Dr Ong, whose private practice is a 70 per cent-owned subsidiary of Catalist-listed HC Surgical Specialists, had sued the woman for defamation but lost his case on April 3. The district court judge said the woman’s statements were justified and awarded her costs.
In a statement on Wednesday, the SMC said: “When the judgment from the defamation suit was brought to the SMC’s attention in April 2020, the SMC had acted immediately to secure signed undertakings from both Dr Chan and Dr Ong to refrain from contacting female patients for purposes outside the scope of their medical practice, pending the completion of the disciplinary process against them.”
It is not stated when the SMC took this action.
On Monday, Parkway withdrew Dr Ong’s accreditation, so he can no longer use the group’s four hospitals – Gleneagles, Mount Elizabeth, Mount Elizabeth Novena and Parkway East – and facilities for his patients, pending the outcome of the complaint.
However, Dr Ong will be allowed to continue practising at HC Surgical’s heartland centres.
An article in The Straits Times (ST) had mentioned that the SMC had seven sex-related complaints against doctors in 2018, of which four had been carried over from 2017. Only one had been dealt with in 2018 while the other six were carried over to 2019.
The SMC said: “Of the seven cases pertaining to sexual offences mentioned in the ST article, three have been concluded and four are ongoing. In the four that are ongoing, the SMC has taken precautionary measures to protect the patients.”
It explained that it “has a standing policy to put in place safeguards to protect patients of doctors being investigated for sexual offences”, as the “protection of patients is SMC’s utmost priority”.
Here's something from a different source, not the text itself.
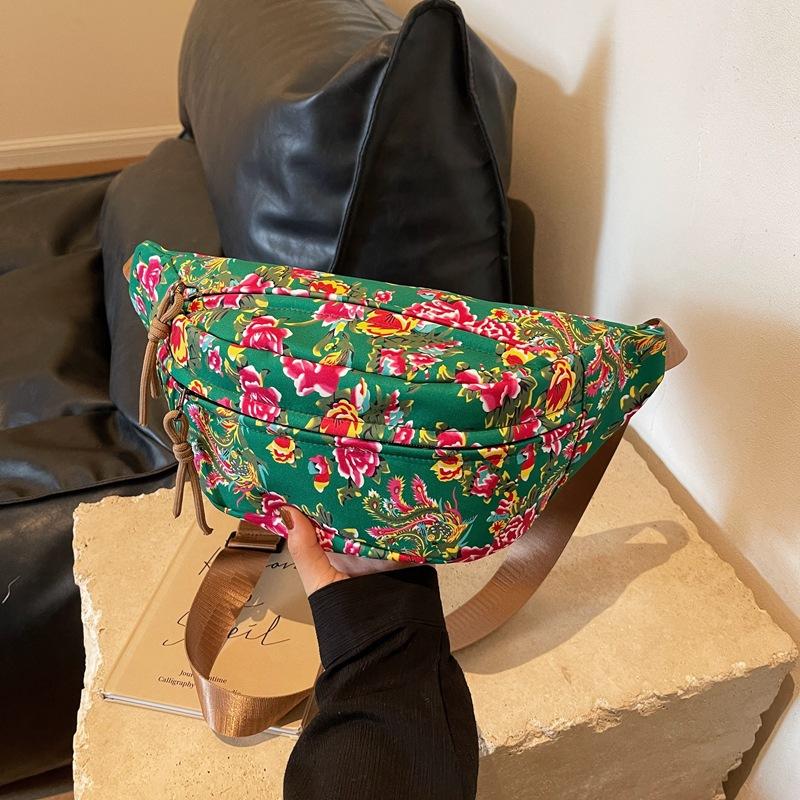 

Сумка большой вместимости женская новая высококачественная текстура нишевая осенне-зимняя тканевая сумка сумка-мессенджер универсальная нагрудная сумка зелёный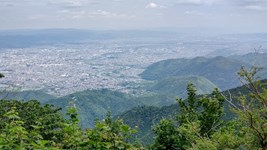 京都市街を愛宕の山から眺めれば・・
It added that its complaints committee is already investigating the complaint made against both Dr Chan and Dr Ong.
SMC said it “continues to work closely with the Ministry of Health (MOH) and medical professional bodies to implement the recommendations made by the MOH Workgroup to improve its disciplinary processes and to minimise delays in dealing with complaints”.
Last week, news of Dr Ong’s failed defamation suit sent shares of HC Surgical on an erratic ride.
The counter fell S$0.01 or 2.6 per cent to close at S$0.38 on Wednesday.